Word for word, restate the entries below from their first line through the line that contains "Consider this experimental".

## Stored data
———
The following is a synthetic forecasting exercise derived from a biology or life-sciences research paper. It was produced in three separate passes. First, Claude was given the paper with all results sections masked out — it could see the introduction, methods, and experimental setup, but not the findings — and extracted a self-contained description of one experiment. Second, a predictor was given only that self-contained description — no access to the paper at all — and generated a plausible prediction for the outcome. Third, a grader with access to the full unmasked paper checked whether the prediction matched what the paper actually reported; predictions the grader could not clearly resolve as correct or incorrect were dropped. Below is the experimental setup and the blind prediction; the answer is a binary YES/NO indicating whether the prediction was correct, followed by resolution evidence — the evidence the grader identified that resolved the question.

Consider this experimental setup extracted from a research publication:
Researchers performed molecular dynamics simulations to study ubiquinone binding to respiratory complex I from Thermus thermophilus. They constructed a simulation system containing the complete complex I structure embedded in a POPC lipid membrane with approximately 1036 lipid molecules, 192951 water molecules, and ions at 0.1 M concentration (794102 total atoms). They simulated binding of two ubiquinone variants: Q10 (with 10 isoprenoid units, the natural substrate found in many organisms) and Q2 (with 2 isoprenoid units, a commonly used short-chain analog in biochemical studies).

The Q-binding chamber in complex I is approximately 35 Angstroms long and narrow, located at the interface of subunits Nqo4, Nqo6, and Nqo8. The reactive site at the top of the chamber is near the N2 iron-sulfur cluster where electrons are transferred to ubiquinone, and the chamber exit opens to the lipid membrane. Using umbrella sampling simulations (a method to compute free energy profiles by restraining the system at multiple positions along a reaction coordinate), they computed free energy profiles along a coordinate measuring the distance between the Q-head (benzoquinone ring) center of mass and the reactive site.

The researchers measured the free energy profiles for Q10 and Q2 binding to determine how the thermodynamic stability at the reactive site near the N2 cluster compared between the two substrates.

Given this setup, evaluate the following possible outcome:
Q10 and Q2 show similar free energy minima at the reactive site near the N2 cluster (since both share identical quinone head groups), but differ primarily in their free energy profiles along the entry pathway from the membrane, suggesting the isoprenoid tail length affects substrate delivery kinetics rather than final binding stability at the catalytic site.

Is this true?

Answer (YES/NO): NO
———
## Your solution
The following is a synthetic forecasting exercise derived from a biology or life-sciences research paper. It was produced in three separate passes. First, Claude was given the paper with all results sections masked out — it could see the introduction, methods, and experimental setup, but not the findings — and extracted a self-contained description of one experiment. Second, a predictor was given only that self-contained description — no access to the paper at all — and generated a plausible prediction for the outcome. Third, a grader with access to the full unmasked paper checked whether the prediction matched what the paper actually reported; predictions the grader could not clearly resolve as correct or incorrect were dropped. Below is the experimental setup and the blind prediction; the answer is a binary YES/NO indicating whether the prediction was correct, followed by resolution evidence — the evidence the grader identified that resolved the question.

Consider this experimental setup extracted from a research publication:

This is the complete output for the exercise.